UNIX kernels consists of a number of smallish relocatable binary modules which are statically linked into a large object code image; during booting, that image is loaded into memory and started. After the usual initialization, the '0th' process (which in V6 has the task of swapping processes in and out) is hand-crafted; if then 'forks' into two, using the standard UNIX fork() system call (which creates a 'clone' of the existing process).

The second process then runs a tiny program (the binary for which is built into the kernel) which does an 'exec()' system call, to read in and run "/etc/init". That process/command then does another fork(), and the child process from that exec()'s the shell (command interpreter, in "/bin/sh").

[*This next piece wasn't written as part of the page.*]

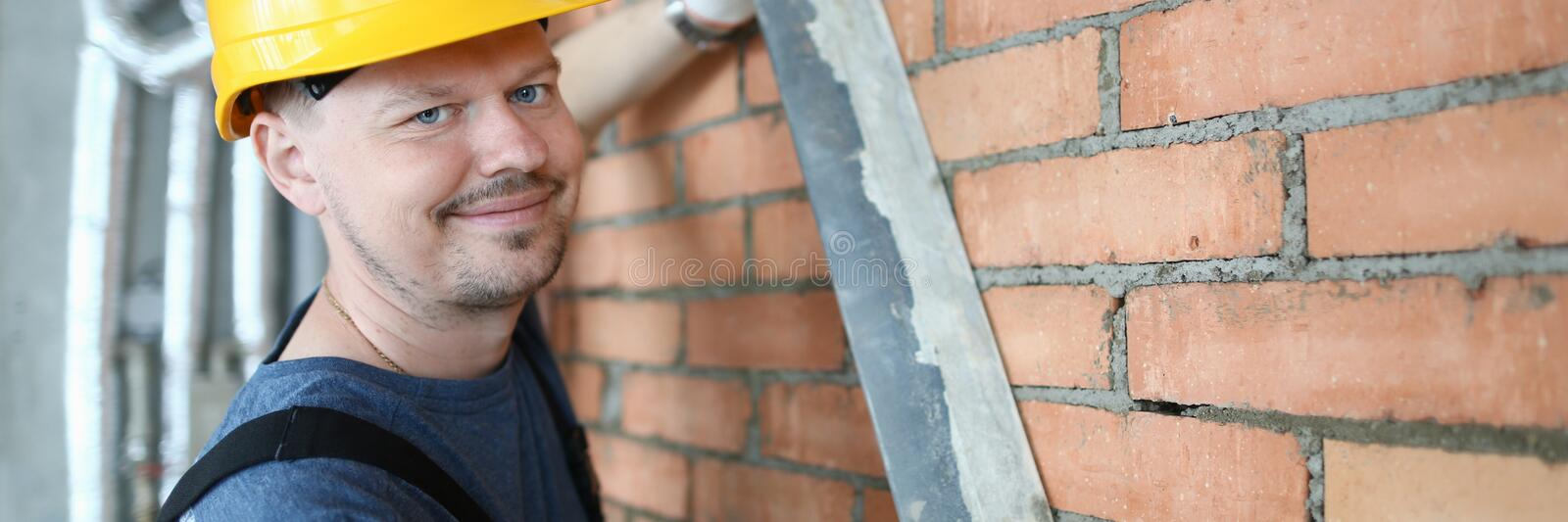 Smiling construction master. Portrait of skilled man using special equipment to remove bigger mass of concrete smart male need. Cheerful builder making brick stock image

savu(), retu() and aretu()

These are the primitives which switch, or otherwise adjust, stacks in the kernel. aretu() is significantly different from retu() - the latter switches to a different process/stack, whereas aretu() does a 'non-local goto' in the current process. (Actually, technically, it switches to a different stack frame on the current stack; when the subroutine which had called aretu() returns, it does not return to its caller, but instead returns to the procedure which had called savu().) In addition to switching to a different stack, retu() also switches to a saved stack frame on that stack, in the same manner as aretu().

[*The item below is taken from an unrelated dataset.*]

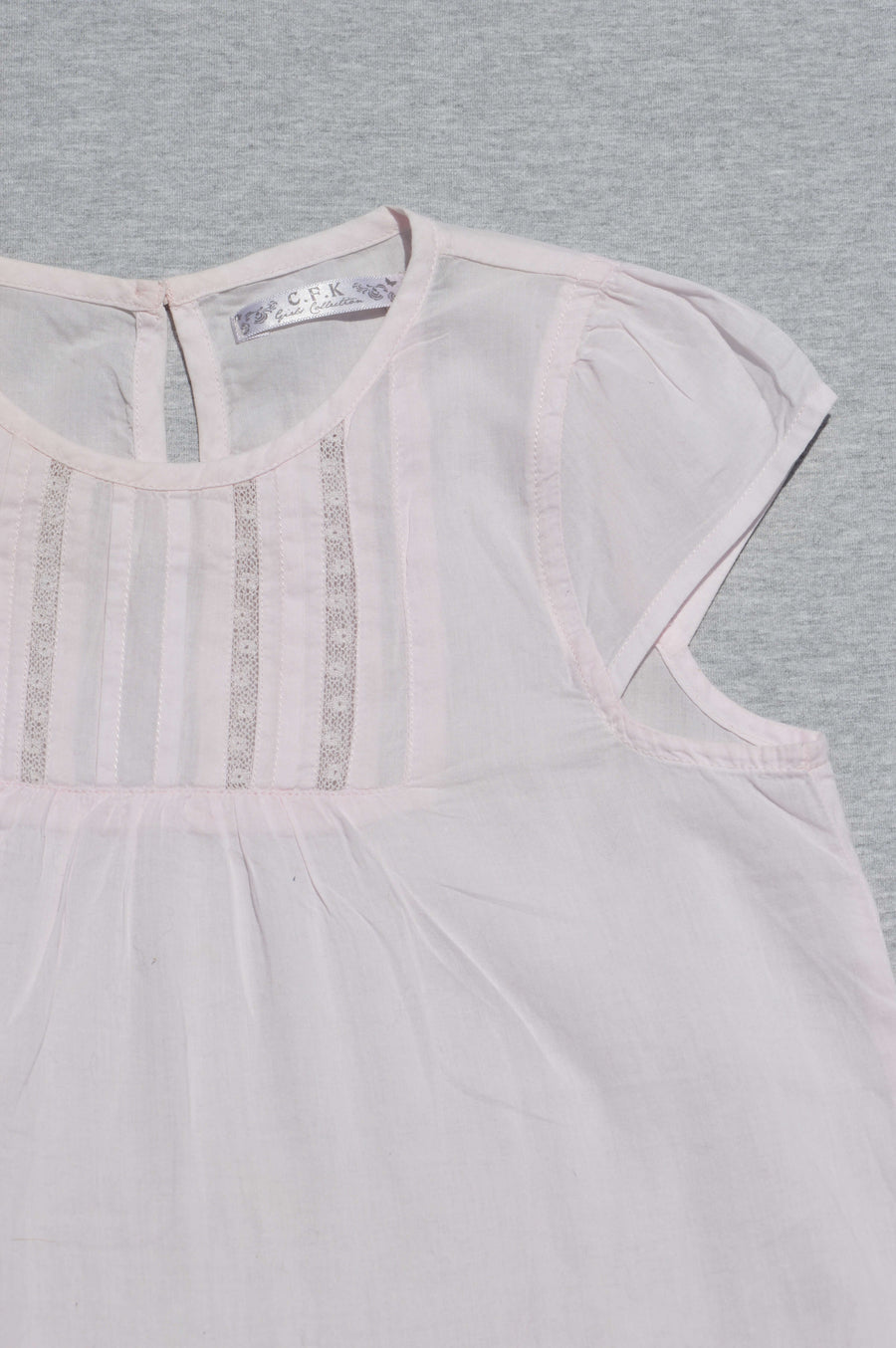 C.F.K pale pink floaty top, size 10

Note that in PDP-11 C all stack frames look identical, but this is not true of other machines/compilers. So if subroutine A calls savu(), and subroutine B calls aretu(), when the call to aretu() returns, procedure B is still running, but on procedure A's stack frame. So on machines where A's stack frame looks different from B's, hilarity ensues; this famously caused a serious problem when Unix Seventh Edition was moved to the Interdata 8/32.

rsav, qsav and ssav

There are actually three sets of saved stack information stored in the 'user' structure (the swappable per-process data block):

	int	u_rsav[2];	/* save r5,r6 when exchanging stacks */
	int	u_qsav[2];	/* label variable for quits and interrupts */
	int	u_ssav[2];	/* label variable for swapping */

Calls to retu(), the primitive to switch stacks/processes, always use rsav. The others are for 'non-local gotos' inside a process.

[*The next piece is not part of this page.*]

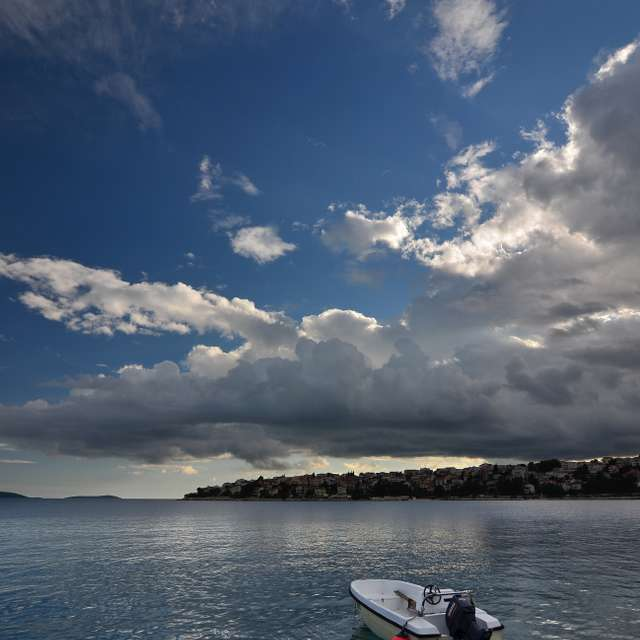 Alone boat under clouds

One can think of the qsav as a poor man's exception handler for software interrupts to a process while it's asleep in the kernel, waiting for something. When a process is interrupted out of such a wait, rather than the sleep() call returning, the process wakes up returning from the procedure that did the savu(qsav). (That happens because sleep() - which is the procedure that's running when the call to aretu(qsav) returns - does a return immediately after restoring the stack to the frame saved in qsav.) The intervening call chain (from the savu() to the sleep()) is discarded - which is why UNIX has that annoying "Interrupted system call" system call error return.

The ssav is used in association with swapping; when a process is swapped out, since that can happen in a number of ways/places, the call stack can contain calls to various things like expand(), etc. When it's swapped back in, apparently rather than include code in all those places to unwind the call stack, the simplest thing to do is to just throw that all away, and have it go back to where it was just before it was decided to swap it out.

exec() and pure-text images

For simple programs/commands (stored in the file system in a file, and read into main memory to execute them), UNIX divides the address space of a process into a mixed 'text/data' segment and a 'stack' segment, using hardware support from PDP-11 Memory Management. The text/data segment contains both object code, and data.

UNIX also has the ability to provide separate 'text' (referred to as a 'pure text') and 'data' segments; the text segment will be read-only, and shared between all processes executing that program/command.

(Note that for simplicity, the data and stack segments are stored contiguously in physical main memory, although they are in separate segments in the address space of the process.)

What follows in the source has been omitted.